→ PROBLEMS TO SOLVE:
[1] In the summary of frequency domain equalization for Zak-OTFS, from what order to what order does the proposed approach reduce complexity?
[2] Write the next part of the summary of frequency domain equalization for Zak-OTFS, starting right after its last line.

Low-Complexity Frequency Domain Equalization of Zak-OTFS in Doubly-Spread Channels

TL;DR

This paper proposes a low-complexity frequency domain equalization method for Zak-OTFS in doubly-spread channels, significantly reducing computational complexity while maintaining effective channel prediction and spectral efficiency.

Contribution

It introduces a frequency domain equalization approach for Zak-OTFS that reduces complexity from cubic to quadratic order, and provides a method to reconstruct the FD channel from DD domain estimates.

Findings

Frequency domain equalization reduces complexity to ${ m O}(M^2 N^2)$.

Effective channel reconstruction from DD to FD domain is feasible.

No spectral efficiency loss with the proposed method.

→ DATA FOR REVIEW:
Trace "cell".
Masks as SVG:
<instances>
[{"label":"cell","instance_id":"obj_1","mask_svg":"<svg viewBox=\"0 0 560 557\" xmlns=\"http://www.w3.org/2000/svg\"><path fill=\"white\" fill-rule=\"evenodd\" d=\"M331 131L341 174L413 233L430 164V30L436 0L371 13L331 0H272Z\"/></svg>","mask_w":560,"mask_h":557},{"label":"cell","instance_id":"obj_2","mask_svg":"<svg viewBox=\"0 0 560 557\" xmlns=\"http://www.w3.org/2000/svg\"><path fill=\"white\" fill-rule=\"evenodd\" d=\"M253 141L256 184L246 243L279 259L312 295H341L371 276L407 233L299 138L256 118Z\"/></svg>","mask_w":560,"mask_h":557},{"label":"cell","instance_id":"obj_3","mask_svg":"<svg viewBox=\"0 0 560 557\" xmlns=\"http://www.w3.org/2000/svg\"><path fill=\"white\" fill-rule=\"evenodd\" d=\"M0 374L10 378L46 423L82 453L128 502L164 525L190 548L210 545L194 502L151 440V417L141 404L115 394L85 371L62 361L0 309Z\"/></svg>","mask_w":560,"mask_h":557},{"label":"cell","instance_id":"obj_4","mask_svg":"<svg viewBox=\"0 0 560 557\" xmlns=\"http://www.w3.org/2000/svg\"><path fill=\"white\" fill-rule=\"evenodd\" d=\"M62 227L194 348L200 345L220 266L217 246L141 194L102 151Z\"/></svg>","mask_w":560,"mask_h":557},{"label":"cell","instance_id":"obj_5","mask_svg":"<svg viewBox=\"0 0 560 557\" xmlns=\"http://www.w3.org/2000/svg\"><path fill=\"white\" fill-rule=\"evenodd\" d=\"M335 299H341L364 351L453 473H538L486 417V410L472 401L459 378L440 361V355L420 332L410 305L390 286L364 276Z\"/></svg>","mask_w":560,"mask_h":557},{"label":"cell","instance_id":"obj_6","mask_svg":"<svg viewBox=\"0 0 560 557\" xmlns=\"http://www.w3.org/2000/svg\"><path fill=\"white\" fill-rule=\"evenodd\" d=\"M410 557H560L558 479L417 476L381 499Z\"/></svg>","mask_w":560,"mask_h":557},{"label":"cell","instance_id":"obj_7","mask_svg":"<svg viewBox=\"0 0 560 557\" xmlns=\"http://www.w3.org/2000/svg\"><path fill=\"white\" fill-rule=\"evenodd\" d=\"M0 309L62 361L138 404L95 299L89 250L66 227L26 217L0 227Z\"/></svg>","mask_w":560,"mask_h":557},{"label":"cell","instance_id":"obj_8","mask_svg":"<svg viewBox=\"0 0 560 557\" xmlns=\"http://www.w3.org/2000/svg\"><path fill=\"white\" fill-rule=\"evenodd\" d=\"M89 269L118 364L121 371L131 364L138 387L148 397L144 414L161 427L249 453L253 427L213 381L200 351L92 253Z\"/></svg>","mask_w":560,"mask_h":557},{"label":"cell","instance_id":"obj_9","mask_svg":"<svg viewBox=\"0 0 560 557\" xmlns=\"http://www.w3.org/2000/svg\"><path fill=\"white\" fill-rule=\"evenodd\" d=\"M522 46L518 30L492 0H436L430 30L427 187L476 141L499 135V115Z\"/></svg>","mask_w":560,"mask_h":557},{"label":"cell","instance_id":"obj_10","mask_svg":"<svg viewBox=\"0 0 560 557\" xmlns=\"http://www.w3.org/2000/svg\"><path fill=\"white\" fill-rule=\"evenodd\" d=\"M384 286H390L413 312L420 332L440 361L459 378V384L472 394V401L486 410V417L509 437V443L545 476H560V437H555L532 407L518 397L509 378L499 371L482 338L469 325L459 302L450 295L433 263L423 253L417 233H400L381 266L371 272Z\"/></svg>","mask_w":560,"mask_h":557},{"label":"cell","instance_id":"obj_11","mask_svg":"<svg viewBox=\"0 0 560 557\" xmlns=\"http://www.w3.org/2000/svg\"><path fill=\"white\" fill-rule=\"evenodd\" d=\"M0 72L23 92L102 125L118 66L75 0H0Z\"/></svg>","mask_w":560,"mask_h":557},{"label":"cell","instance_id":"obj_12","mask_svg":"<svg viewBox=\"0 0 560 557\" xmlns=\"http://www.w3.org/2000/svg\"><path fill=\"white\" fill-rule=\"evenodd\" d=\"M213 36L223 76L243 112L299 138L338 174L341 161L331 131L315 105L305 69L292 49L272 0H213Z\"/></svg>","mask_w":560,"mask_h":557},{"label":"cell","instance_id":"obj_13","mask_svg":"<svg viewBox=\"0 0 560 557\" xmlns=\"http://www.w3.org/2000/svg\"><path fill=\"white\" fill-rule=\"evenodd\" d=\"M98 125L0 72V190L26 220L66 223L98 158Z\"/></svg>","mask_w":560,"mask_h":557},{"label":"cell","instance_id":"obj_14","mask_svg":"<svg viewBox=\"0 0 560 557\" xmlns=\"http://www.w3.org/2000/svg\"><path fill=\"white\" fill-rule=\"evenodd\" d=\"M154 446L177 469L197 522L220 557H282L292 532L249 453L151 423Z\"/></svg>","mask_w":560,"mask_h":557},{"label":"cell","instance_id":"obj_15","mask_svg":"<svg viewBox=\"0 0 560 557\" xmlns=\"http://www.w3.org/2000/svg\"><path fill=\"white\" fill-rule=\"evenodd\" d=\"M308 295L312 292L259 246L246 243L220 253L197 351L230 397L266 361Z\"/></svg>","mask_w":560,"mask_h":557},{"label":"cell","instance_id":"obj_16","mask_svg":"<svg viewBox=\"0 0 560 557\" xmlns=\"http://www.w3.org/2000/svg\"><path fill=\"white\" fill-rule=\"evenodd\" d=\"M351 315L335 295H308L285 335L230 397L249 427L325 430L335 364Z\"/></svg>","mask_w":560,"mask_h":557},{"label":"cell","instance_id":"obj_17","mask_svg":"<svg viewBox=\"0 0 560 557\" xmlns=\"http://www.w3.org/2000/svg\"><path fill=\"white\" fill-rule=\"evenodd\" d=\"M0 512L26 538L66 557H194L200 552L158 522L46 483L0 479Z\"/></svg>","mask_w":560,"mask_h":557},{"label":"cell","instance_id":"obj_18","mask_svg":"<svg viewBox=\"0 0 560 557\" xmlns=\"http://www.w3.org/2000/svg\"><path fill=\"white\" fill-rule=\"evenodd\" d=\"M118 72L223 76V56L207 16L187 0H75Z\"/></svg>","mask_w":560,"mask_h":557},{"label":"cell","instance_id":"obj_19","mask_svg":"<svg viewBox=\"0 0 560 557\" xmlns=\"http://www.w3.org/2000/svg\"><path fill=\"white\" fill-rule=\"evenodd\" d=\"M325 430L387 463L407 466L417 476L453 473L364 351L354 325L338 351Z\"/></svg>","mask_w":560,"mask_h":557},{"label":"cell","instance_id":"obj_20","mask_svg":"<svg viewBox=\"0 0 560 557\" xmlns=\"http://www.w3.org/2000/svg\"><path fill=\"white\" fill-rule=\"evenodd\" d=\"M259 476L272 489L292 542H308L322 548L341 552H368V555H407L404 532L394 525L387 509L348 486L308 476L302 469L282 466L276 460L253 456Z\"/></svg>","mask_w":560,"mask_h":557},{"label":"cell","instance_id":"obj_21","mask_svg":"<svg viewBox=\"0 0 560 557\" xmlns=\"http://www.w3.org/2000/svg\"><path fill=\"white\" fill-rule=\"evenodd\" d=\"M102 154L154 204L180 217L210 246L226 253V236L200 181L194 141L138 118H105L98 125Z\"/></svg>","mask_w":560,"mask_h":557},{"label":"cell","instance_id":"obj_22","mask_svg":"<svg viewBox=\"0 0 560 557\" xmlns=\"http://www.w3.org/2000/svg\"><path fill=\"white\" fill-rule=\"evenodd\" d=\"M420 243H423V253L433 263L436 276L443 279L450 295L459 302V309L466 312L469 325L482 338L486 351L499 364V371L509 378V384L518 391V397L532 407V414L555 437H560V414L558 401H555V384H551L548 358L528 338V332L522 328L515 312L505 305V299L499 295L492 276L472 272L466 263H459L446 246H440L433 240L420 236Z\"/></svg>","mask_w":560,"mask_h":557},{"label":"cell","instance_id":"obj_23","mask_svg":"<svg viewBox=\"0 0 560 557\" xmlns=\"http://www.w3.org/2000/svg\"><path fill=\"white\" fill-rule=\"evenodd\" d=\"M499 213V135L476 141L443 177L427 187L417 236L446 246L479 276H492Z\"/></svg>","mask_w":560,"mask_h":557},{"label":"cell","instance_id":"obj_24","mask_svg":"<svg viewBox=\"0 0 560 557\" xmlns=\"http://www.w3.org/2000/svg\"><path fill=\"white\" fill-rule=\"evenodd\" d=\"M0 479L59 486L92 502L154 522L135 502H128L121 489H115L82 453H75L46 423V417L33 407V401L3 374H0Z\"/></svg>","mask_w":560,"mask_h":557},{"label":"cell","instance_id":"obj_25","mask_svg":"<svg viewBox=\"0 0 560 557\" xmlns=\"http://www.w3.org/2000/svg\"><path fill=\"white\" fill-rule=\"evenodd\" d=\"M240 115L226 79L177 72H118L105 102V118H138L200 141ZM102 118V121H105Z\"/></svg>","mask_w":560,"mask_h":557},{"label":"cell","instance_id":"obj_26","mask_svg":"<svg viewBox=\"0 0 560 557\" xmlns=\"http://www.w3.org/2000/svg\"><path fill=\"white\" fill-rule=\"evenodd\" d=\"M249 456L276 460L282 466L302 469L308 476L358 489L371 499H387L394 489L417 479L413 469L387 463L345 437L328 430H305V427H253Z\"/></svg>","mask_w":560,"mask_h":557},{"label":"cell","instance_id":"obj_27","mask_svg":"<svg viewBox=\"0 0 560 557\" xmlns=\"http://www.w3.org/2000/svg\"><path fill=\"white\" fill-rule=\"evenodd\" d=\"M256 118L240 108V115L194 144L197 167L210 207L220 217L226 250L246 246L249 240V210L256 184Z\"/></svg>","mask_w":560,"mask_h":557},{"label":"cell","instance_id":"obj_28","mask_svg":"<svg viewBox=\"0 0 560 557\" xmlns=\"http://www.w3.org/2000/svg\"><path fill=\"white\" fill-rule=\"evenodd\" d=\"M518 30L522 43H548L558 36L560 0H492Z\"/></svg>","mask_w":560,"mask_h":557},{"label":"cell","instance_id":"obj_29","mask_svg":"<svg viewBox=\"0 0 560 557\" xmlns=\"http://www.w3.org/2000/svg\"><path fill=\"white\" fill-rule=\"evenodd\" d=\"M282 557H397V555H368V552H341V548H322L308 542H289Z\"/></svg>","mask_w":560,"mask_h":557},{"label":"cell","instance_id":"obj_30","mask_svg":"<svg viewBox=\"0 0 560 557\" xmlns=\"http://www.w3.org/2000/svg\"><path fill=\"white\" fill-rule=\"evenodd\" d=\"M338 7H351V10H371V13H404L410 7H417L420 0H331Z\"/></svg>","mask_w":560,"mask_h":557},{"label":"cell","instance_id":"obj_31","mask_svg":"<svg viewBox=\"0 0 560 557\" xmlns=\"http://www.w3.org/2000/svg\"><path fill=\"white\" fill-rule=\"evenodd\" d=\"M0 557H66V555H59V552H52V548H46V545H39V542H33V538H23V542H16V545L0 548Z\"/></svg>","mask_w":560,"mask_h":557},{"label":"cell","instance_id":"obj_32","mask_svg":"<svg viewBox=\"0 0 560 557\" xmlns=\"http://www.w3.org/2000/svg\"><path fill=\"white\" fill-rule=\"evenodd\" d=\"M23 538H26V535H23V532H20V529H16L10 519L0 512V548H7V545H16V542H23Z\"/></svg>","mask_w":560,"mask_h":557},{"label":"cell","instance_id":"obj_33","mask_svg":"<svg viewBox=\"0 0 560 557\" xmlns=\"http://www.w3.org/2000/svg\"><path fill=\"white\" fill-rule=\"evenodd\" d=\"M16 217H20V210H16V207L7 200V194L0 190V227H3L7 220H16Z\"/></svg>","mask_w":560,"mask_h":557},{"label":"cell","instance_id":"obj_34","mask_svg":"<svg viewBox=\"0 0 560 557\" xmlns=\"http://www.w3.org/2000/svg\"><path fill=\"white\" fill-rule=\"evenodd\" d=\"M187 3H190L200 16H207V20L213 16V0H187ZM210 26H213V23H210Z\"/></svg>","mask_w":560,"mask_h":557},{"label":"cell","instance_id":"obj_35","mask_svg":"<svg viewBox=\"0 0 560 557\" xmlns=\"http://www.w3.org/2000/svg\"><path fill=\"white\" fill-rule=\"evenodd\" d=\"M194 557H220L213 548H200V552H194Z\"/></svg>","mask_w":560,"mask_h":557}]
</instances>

→ RESULTS BY TASK:
[1] From cubic to quadratic order.

[2]
Abstract

We communicate over wireless channels by first estimating and then equalizing the effective channel. In Zak-OTFS (orthogonal time frequency space) modulation the carrier waveform is a pulse in the delay-Doppler (DD) domain, formally a quasi-periodic localized function with specific periods along delay and Doppler. When the channel delay spread is less than the delay period, and the channel Doppler spread is less than the Doppler period, the response to a single Zak-OTFS carrier provides an image of the scattering environment and can be used to predict the effective channel at all other carriers. This makes DD domain channel estimation straightforward, and there is no loss in spectral efficiency since it is possible to design data and pilot signals that are mutually unbiased. However, equalization in the DD domain has high complexity ${\mathcal O}(M^3N^3)$ where $M$, $N$ are respectively the number of delay and Doppler bins in an OTFS frame, and $MN$ is the number of information symbols. We demonstrate that equalization in the frequency domain (FD) reduces complexity to only ${\mathcal O}(M^2 N^2)$ by taking advantage of the banded structure of the effective FD channel. We also derive a low-complexity method to reconstruct the effective FD channel from the estimated DD domain effective channel.